## Begin Passage shown

Wednesday, July 18, 2018

When your data model means something else

One of my coaching clients was designing a program, and came to me with a data-modeling question. The program was for making interactive stories like those Choose Your Own Adventure books. A story contained many passages. In a passage, you might encounter a monster, and then flip to page 62 to fight it, or to page 187 to run away.

He had been choosing between two models. In one, the story contains a list of passages. In the other, each passage has a reference to a story. Which was better?

They have differences in which operations they make easier or more complicated. But I told him that, before even discussing this, or looking at third alternatives: there’s a basic question to answer first:

Do they even represent the same thing?

To think about this question, stay here.

To see the answer, scroll past this code.

Option 1:
Option 2:
Story:
 title: String
 passages: Passage[]
Passage:
 title: String
 content: String
 links: Passage[]
Story:
 title: String
Passage:
 title: String
 content: String
 links: Passage[]
 story: Story

I smiled as I gave my answer: They are equivalent if passages are immutable, but different if they are mutable.

## End Passage shown
## Begin Supplied information

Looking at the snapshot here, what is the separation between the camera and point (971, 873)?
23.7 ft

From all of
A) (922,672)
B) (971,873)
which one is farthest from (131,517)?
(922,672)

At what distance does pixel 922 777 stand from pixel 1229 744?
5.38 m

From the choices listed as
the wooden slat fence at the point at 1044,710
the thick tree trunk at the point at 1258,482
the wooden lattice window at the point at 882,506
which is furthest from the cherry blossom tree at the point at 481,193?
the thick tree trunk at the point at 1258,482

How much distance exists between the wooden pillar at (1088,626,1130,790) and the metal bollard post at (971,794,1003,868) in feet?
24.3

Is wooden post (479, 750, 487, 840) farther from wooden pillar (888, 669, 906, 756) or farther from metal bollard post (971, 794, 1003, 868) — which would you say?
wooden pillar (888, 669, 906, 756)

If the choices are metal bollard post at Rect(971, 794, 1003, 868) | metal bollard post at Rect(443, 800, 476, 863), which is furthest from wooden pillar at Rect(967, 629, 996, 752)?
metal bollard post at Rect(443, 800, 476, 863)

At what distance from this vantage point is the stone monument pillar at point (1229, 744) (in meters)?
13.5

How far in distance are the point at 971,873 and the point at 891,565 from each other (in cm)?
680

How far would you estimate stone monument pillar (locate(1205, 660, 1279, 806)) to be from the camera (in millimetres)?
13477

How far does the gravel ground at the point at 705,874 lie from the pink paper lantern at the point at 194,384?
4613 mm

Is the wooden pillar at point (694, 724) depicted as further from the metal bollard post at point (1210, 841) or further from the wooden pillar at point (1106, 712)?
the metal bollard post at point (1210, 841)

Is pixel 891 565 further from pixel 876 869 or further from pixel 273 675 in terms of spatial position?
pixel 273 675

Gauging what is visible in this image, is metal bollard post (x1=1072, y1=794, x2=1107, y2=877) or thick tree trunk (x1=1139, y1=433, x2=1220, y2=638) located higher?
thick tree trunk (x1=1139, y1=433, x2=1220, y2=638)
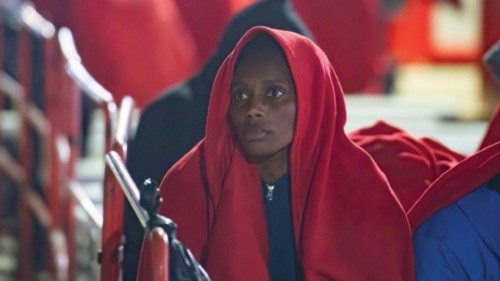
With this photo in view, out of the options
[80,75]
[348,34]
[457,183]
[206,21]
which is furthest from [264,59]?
[348,34]

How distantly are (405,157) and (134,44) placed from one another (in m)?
2.99

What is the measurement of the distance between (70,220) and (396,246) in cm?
237

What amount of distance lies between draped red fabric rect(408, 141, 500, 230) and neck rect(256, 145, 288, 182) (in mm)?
311

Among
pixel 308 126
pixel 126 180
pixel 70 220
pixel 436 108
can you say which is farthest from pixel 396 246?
pixel 436 108

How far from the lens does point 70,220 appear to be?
5785 millimetres

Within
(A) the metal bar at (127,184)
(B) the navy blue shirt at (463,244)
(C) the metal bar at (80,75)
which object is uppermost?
(C) the metal bar at (80,75)

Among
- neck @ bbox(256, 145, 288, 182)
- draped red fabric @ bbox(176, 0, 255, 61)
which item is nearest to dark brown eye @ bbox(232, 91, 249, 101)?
neck @ bbox(256, 145, 288, 182)

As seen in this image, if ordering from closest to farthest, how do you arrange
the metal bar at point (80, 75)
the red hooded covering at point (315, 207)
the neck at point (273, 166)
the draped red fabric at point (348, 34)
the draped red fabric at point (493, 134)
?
the red hooded covering at point (315, 207) → the neck at point (273, 166) → the draped red fabric at point (493, 134) → the metal bar at point (80, 75) → the draped red fabric at point (348, 34)

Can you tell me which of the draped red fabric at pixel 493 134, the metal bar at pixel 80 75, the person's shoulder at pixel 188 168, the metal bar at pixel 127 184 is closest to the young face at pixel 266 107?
the person's shoulder at pixel 188 168

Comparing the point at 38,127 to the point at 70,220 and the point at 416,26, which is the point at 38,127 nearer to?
the point at 70,220

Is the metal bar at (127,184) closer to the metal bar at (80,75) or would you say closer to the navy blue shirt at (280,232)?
the navy blue shirt at (280,232)

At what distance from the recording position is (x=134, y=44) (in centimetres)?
694

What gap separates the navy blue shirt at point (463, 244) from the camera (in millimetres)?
3586

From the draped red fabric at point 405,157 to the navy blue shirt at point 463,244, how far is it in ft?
1.10
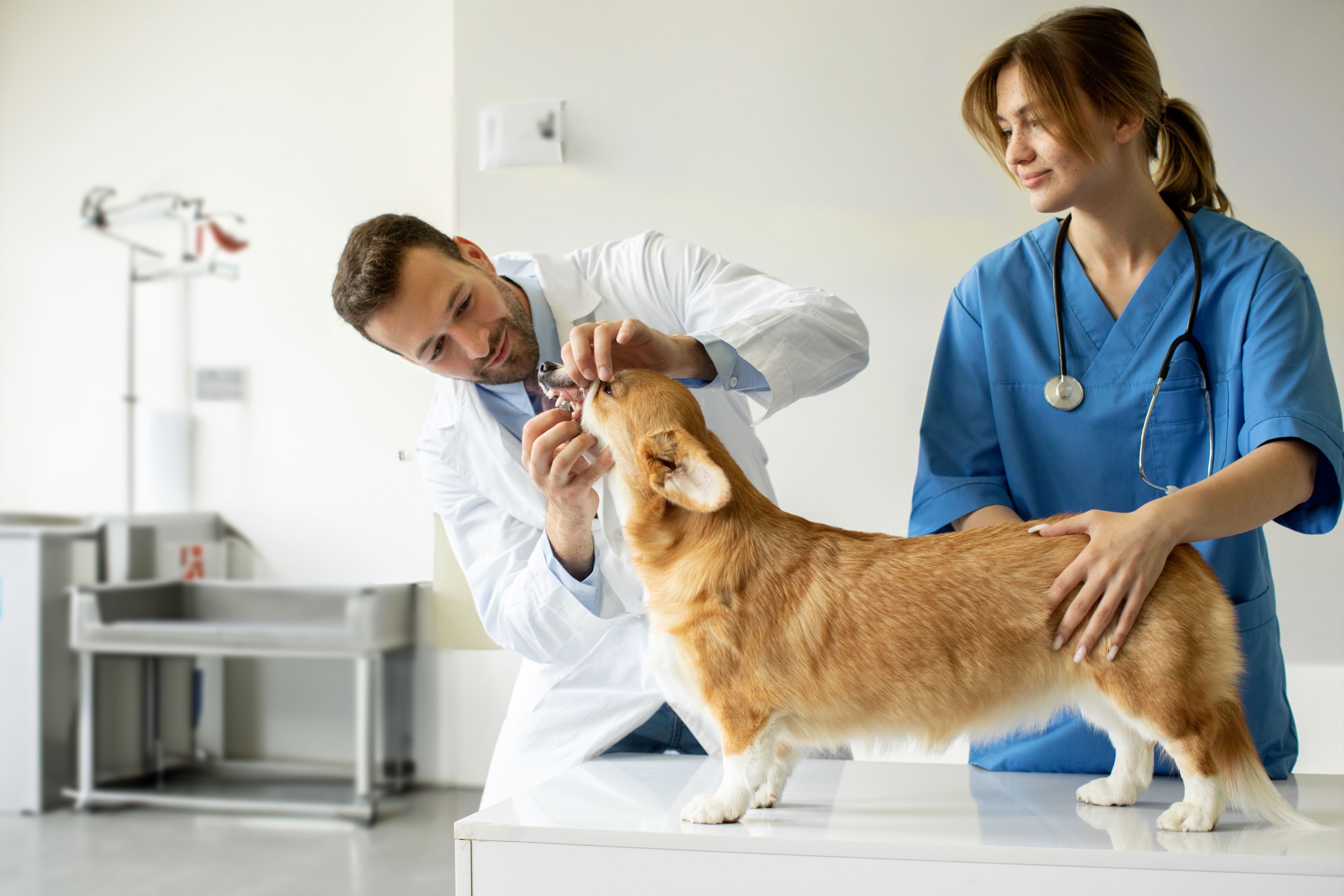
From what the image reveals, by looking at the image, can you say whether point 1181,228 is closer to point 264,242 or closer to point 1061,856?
point 1061,856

## End Supplied information

→ Description of the task: Reproduce the part of the data-modeling post that begins at the words "One of my coaching" and stops after the words "Which was better?". The listing above stands apart from the data-modeling post.

→ Worked answer:
One of my coaching clients was designing a program, and came to me with a data-modeling question. The program was for making interactive stories like those Choose Your Own Adventure books. A story contained many passages. In a passage, you might encounter a monster, and then flip to page 62 to fight it, or to page 187 to run away.

He had been choosing between two models. In one, the story contains a list of passages. In the other, each passage has a reference to a story. Which was better?